In contrast, a PRA problem does not allow the solver to decide how to split the set of proof games: RA *determines* how that set is to be split.
As I see it, a diagram position represents a set of possible game states which differ in the hidden state (castling and en passant ability, move clock, who is to move). The CCC is in effect saying that if one of these positions has strictly less castling ability than another, then you don't have to provide a solution for it. This is sensible, for otherwise every problem which did involve castling would have to be provided with a solution for the non-castling case. (If a diagram position includes any state in which castling is possible, it also includes all "less-castling" states too.)
In the case of RA-type problems with mutually exclusive castlings etc., there will be some problems where an interesting "less-castling" solution exists and some where there is none. I think that rather than imposing some "rule" which disallows one or other category of problem, we should simply agree on a notation which enables us to distinguish between them.

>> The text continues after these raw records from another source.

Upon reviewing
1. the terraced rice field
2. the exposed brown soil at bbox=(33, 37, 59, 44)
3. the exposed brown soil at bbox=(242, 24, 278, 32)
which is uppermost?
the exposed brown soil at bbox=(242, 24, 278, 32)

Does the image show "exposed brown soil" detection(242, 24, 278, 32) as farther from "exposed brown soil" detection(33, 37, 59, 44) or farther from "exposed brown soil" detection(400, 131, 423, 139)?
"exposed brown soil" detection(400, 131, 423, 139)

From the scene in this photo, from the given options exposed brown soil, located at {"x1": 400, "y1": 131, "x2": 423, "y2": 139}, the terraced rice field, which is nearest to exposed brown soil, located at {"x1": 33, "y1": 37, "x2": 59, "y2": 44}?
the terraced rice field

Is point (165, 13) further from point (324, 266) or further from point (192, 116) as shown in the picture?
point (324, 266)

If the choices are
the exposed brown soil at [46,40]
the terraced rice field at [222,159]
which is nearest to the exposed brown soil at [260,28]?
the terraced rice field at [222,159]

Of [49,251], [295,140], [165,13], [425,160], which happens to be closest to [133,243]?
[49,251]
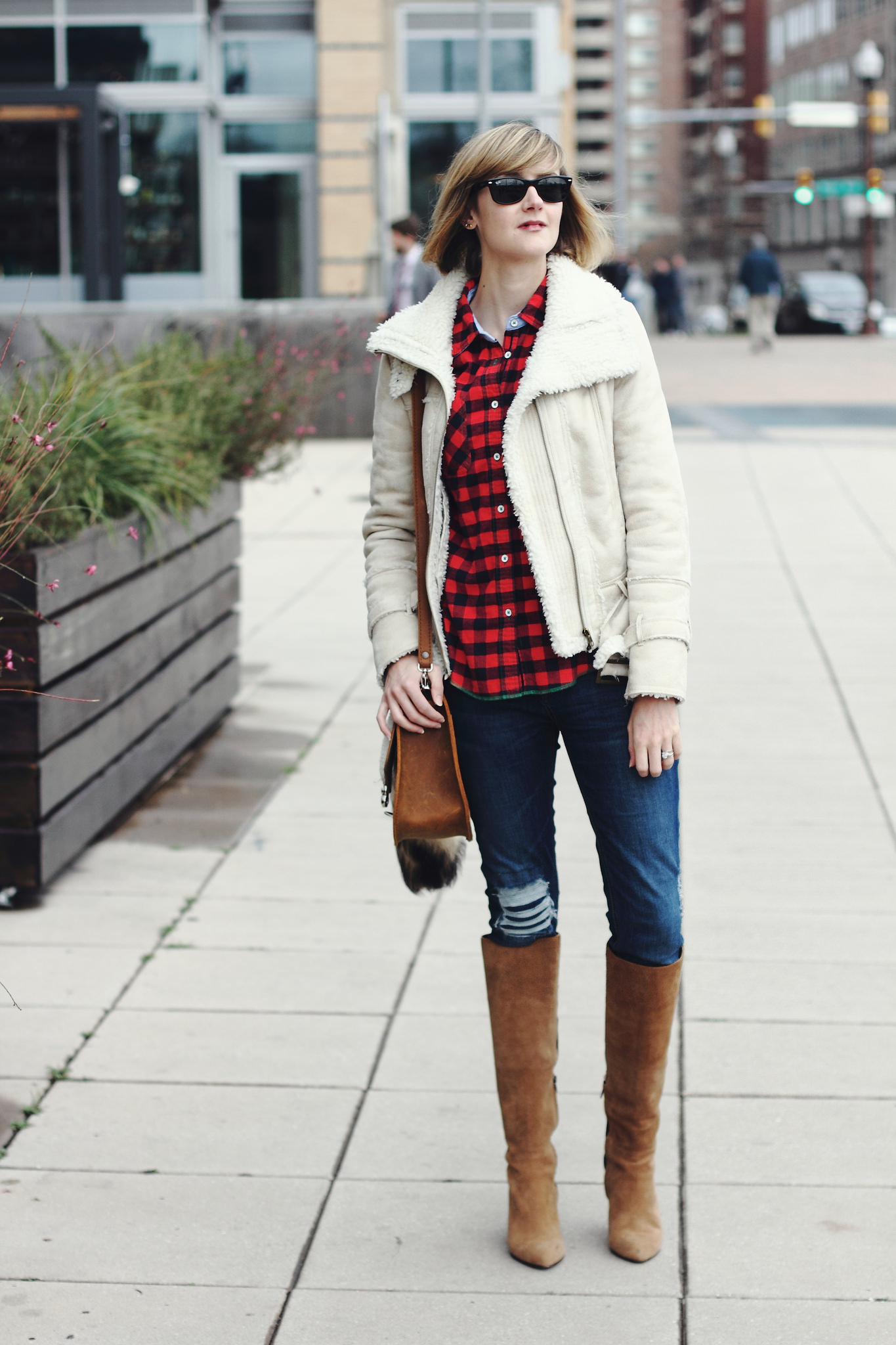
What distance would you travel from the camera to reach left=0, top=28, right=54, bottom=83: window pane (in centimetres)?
2700

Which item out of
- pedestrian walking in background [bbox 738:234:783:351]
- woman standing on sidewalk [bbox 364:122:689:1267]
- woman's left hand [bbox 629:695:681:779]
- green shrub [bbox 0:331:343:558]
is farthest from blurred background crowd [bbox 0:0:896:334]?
woman's left hand [bbox 629:695:681:779]

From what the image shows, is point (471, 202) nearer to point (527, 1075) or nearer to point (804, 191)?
point (527, 1075)

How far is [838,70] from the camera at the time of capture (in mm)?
88375

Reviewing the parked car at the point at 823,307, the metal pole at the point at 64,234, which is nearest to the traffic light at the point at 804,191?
the parked car at the point at 823,307

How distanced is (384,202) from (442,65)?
850 cm

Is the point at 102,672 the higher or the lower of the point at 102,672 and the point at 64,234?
the lower

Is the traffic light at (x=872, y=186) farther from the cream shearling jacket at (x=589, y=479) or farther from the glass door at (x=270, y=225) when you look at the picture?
the cream shearling jacket at (x=589, y=479)

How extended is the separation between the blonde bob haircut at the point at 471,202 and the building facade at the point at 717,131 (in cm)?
9614

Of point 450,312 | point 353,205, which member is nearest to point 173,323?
point 353,205

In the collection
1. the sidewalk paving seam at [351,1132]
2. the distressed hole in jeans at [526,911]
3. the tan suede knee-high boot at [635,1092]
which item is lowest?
the sidewalk paving seam at [351,1132]

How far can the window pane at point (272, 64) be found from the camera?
93.1 ft

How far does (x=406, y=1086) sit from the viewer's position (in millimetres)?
3848

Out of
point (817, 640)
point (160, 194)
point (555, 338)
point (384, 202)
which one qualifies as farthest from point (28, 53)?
point (555, 338)

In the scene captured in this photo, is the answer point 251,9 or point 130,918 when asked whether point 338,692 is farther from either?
point 251,9
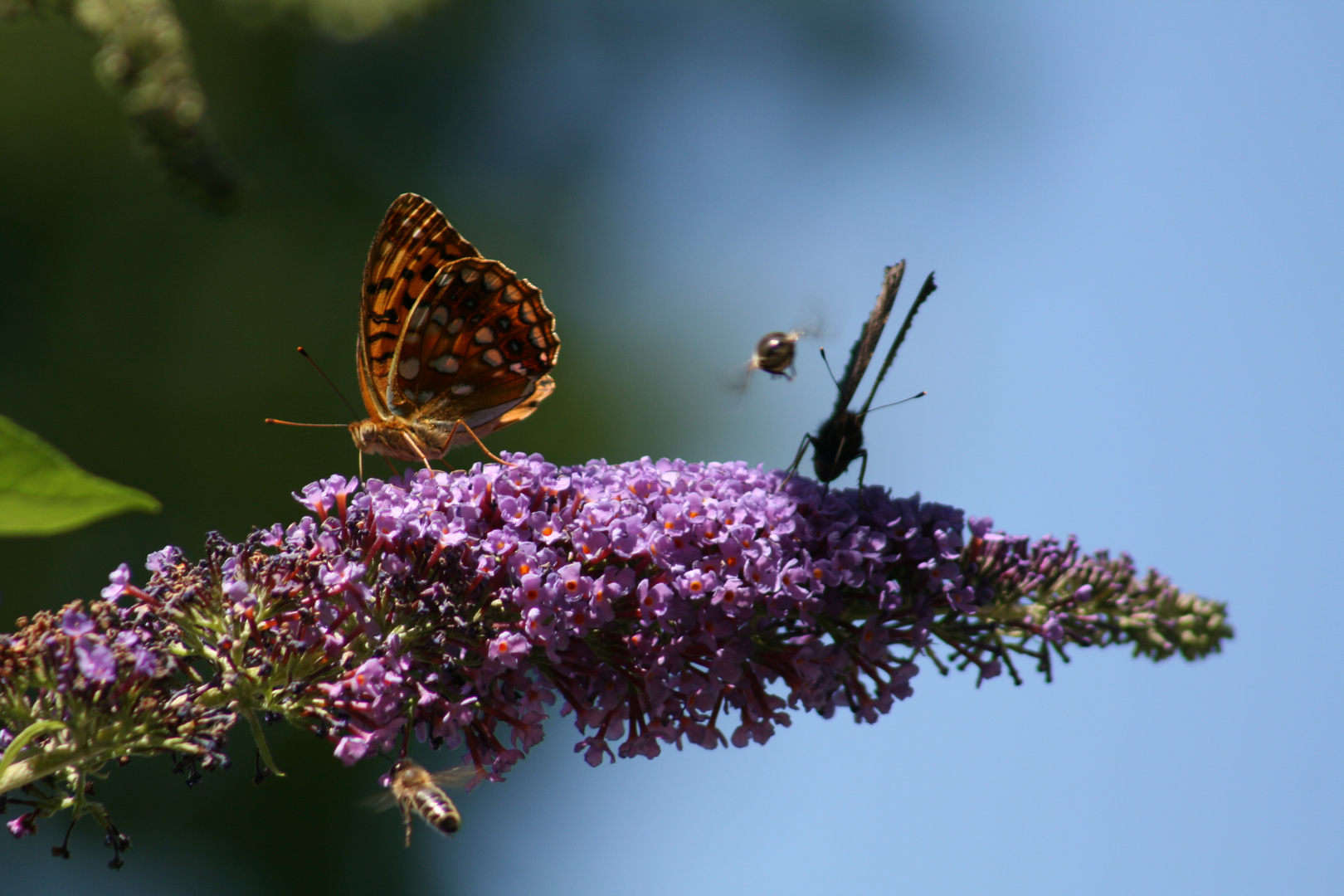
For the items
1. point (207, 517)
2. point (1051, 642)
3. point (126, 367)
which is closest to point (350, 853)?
point (207, 517)

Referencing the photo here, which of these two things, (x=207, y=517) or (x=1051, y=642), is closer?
(x=1051, y=642)

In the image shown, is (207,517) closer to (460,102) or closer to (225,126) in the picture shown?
(225,126)

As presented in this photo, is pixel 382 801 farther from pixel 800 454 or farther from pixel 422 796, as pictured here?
pixel 800 454

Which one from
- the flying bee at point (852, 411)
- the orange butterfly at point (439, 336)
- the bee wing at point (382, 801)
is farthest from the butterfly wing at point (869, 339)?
the bee wing at point (382, 801)

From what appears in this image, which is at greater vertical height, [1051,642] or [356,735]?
[1051,642]

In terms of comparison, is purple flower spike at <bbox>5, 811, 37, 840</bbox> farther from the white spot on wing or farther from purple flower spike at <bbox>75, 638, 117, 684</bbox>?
the white spot on wing

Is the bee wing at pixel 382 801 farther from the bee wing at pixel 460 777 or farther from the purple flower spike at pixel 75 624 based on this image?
the purple flower spike at pixel 75 624

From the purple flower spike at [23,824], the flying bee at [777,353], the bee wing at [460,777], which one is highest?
the flying bee at [777,353]
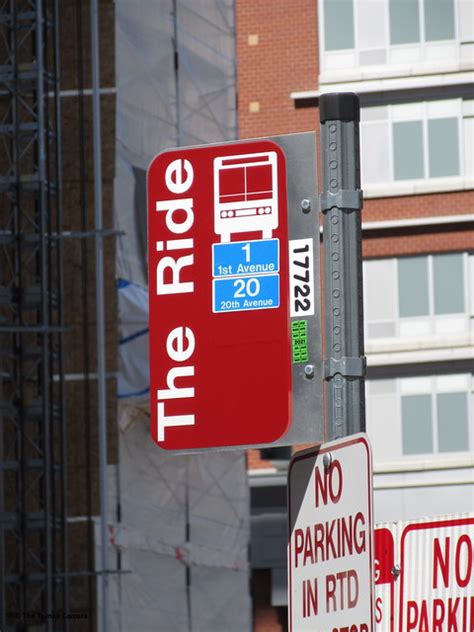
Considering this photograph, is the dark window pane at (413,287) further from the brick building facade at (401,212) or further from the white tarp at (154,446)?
the white tarp at (154,446)

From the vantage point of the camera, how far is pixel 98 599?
86.8 ft

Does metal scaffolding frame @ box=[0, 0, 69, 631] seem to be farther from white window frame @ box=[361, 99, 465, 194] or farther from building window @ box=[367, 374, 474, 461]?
white window frame @ box=[361, 99, 465, 194]

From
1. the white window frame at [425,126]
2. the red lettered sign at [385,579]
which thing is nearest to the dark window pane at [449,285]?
the white window frame at [425,126]

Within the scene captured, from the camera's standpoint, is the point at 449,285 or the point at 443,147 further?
the point at 443,147

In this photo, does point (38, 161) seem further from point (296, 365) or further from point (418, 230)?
point (296, 365)

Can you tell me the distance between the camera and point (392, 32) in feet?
118

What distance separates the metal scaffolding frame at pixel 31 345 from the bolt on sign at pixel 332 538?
65.2 feet

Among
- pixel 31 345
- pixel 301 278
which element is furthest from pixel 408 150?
pixel 301 278

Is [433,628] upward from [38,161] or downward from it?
downward

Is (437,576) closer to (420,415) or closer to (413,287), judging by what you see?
(420,415)

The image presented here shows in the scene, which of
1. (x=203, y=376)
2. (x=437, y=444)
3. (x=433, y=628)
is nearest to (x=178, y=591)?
(x=437, y=444)

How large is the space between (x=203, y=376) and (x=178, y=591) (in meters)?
23.6

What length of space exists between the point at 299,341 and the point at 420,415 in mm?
29041

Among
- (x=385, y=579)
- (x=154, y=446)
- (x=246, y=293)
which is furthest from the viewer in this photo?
(x=154, y=446)
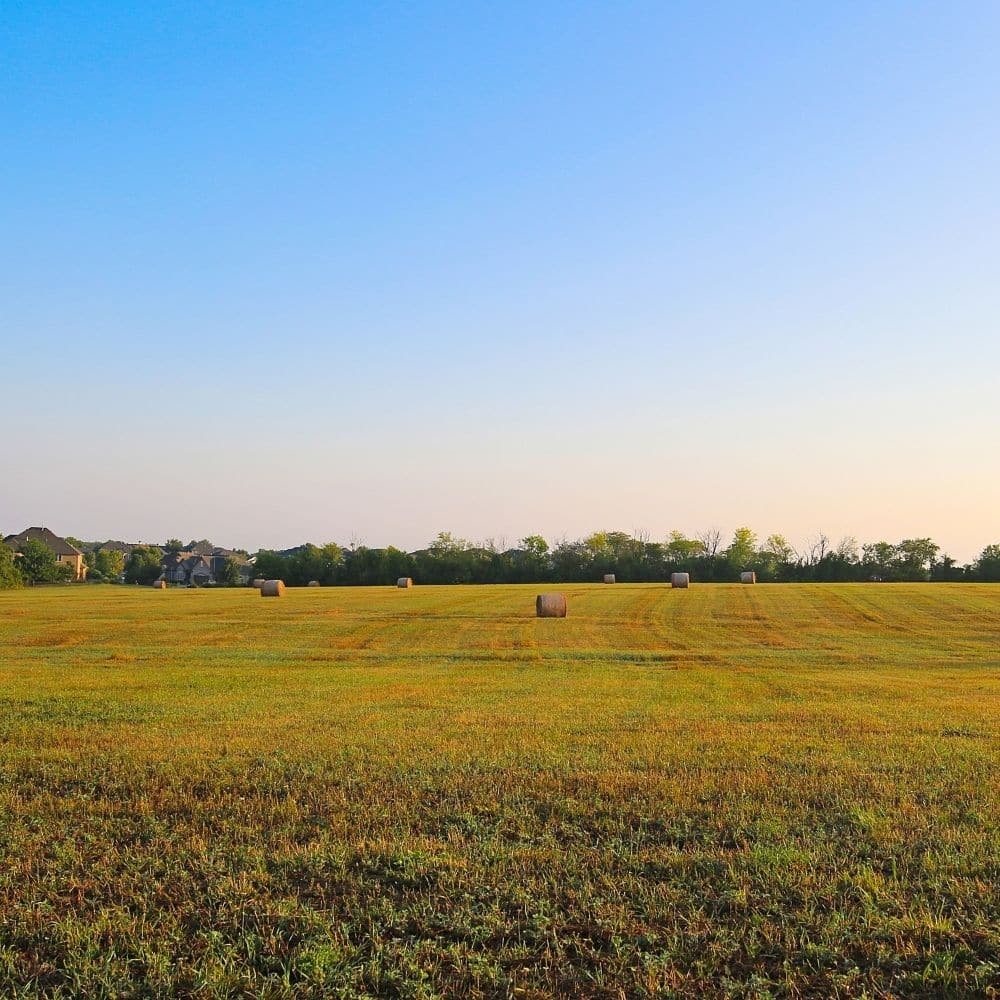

Richard Sabey disagrees with my statement that the solution of a partial retroanalysis problem involves splitting the set of proof games intelligently and finding a solution for each part.
I guess that is true for those who reject the castling convention. But for all PRA problems based on the castling convention, it is clear that the set of proof games must be split intelligently. For there are always some proof games disallowing castling.
Colin Hogben said, of the CCC,
if one of these positions has strictly less castling ability than another, then you don't have to provide a solution for it.
The CCC does, though, allow for RA: castling is supposed to be legal unless RA can prove it illegal.
The trouble is this. There are various phenomena where the set of valid solutions depends on the answer to some question, and one answer indicates that the situation is more advantageous to White than the other answer indicates. For the sake of argument, let us phrase the question so that Yes indicates a better situation for White than No does. Then any solution for the No situation is also a solution for the Yes situation. So if you have solved the No situation, then you needn't look at the Yes situation.
Examples of such questions, pertinent to that Ceriani problem, are:
"Is White kingside castle legal?" "Is Black queenside castling illegal?" "May White capture Black's b-pawn en passant?"
Note that the first of these questions is phrased in a "positive" way, and the second in a "negative" way.
If RA doesn't answer the question, the CCC says "you only need to provide a solution where castling is legal" and I say "you only need to provide a solution if the answer is No". We agree in regard to Black castling, but not in regard to White castling.
Apply this to the Ceriani problem. There is no trouble if Black may castle. So suppose that Black may not castle. If there had been a solution where no castling is legal, you needn't seek a solution where White may and Black may not. But there is no solution where no castling is legal.